String processing is quite common in software. This can be simple operations like searching for characters in a string, more complex subset and sub string searches to complex transformations. Most string processing code processes strings byte by byte (or 16bit word by word for 16bit unicode). That is fine for code that is not time critical.
A modern CPU can process 32bit-256bit at a time inside a core, if it does only 8 bit in each operation then large parts of the computing capacity are unused. If the string code processes a lot of data and slows down the program it’s better to find some way to use this unused computing capability. I’m only talking about a single core here (thread level parallelism), not multi-core.
For simple standard algorithms like strlen there are algorithms available that allow to process the string in 32bit or 64bit units using various bit manipulation tricks. (Hacker’s delight has all the details) Typically C libraries already use optimized algorithms (although the compiler may not always use the standard library if you just call strlen). But they are usually too difficult to use for custom string processing.

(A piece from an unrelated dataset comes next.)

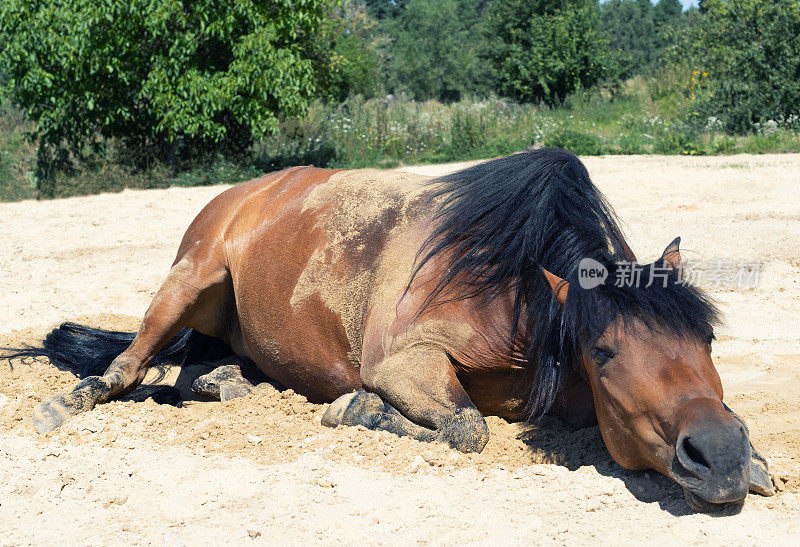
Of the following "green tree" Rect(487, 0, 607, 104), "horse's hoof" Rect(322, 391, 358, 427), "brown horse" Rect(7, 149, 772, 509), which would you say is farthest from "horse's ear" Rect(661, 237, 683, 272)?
"green tree" Rect(487, 0, 607, 104)

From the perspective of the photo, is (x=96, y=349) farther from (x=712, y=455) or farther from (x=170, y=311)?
(x=712, y=455)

Also they usually need special cases to handle the end of the string (the length of a string is often not known in advance) and are complicated to validate and write. Also typically is only a win for relatively simple algorithms, and come at a heavy cost of programer time.

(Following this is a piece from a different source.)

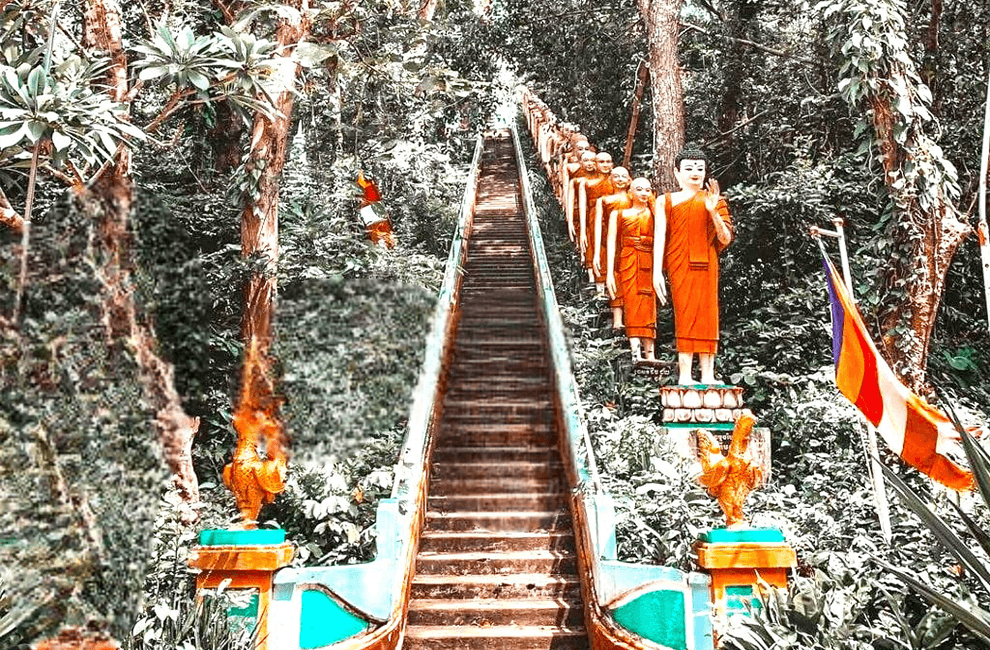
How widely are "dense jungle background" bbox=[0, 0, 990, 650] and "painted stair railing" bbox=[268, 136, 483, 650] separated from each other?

On modern x86 CPUs an alternative is to use the SSE 4.2 string instructions PCMP*STR*. They are essentially programmable comparison engines to compare two 128bit vectors at a time. They can handle string end detection and various other cases directly. They are very powerful, but since they are so configurable also hard to use (2^9 possible combinations). The hardware can do all these operations in parallel, so it’s more efficient than a explicit loop.
These instructions are much easier to use than the old bit twiddling tricks, but they are still hard.

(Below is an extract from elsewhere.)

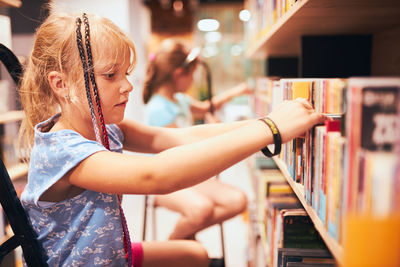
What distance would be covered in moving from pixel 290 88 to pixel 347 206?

They operate on two 128 bit vector inputs and compare all the 8bit (or 16bit) pairs based on a 8bit configuration flag word. The input can be 0 terminated strings or explicit lengths for both vectors. The output is either a vector mask or a index, plus some conditional codes.
The instructions can be either used from assembler, or using C intrinsics.
To make this all easier to use I did the PCMPSTR calculator that allows to interactively configure and explore these instructions. It generates snippets that can be used in programs.
Feedback welcome and let me know if you find a new interesting use with this.
Some tips for tuning
- Always profile first to see if something is time critical. Don’t bother with code that does not show up in the profiler
- Understand what’s common and uncommon in typical input data
- Always have a reference version of the algorithm that does things in a straight forward matter and is optimized for clarity, not speed. First write the program using the reference code and profile before tuning. Have a debug build that always compares the output of reference and optimized.
- Make sure the reference version stays up-to-date when the program changes.